PabloS posted Mon, 17 November 2003 at 9:31 PM
shadocam - shadowcam
lynnJonathan posted Mon, 17 November 2003 at 9:40 PM
Are you useing the firefly renderer? The Poser 4 renderer is terrable with shadows. I've sat and worked till I was happy. Then if you add an object or make a change all the shadows change. I blame this on "Shadow Maps". If you are useing the poser 4 renderer it probly doesn't bother to render the map for out of view stuff. I figure the ray-trace renderer in poser 5 would work though.
ronstuff posted Tue, 18 November 2003 at 1:27 AM
Definitely try adjusting the shadowCam for the light which is striking your off-camera figure. You might have to zoom it to include all the objects that should be in its shadow. Also you might need to increase the map size to at least 512 and increase the shadow strength to somewhere above 0.8, but try the shadow cam first. After adjusting the shadow cam be sure to LOCK it, otherwise Poser might try to re-frame it for your scene.

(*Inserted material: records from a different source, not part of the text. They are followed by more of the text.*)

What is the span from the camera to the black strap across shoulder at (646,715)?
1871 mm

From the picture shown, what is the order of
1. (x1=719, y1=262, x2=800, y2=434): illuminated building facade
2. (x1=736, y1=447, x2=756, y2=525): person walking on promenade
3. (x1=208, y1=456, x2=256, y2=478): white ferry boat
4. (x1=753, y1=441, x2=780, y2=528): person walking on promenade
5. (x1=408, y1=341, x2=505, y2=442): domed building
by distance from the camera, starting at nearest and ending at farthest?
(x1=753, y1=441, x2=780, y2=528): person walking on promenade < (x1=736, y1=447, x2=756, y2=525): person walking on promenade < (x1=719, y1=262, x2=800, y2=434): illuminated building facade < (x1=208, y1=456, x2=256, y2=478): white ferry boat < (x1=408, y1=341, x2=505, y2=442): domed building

MungoPark posted Tue, 18 November 2003 at 1:46 AM
Had the same problem - one solution: export your shadow figure as an object and reload it. This worked for me. Apparently P5 renders props from outside but not figures.
kuroyume0161 posted Tue, 18 November 2003 at 8:15 AM
Interesting solution, MungoPark! :)
C makes it easy to shoot yourself in the
foot. C++ makes it harder, but when you do, you blow your whole leg
off.
-- Bjarne
Stroustrup
Contact Me | Kuroyume's DevelopmentZone
ronstuff posted Tue, 18 November 2003 at 3:31 PM
yep, a very handy bit of information -- thanks!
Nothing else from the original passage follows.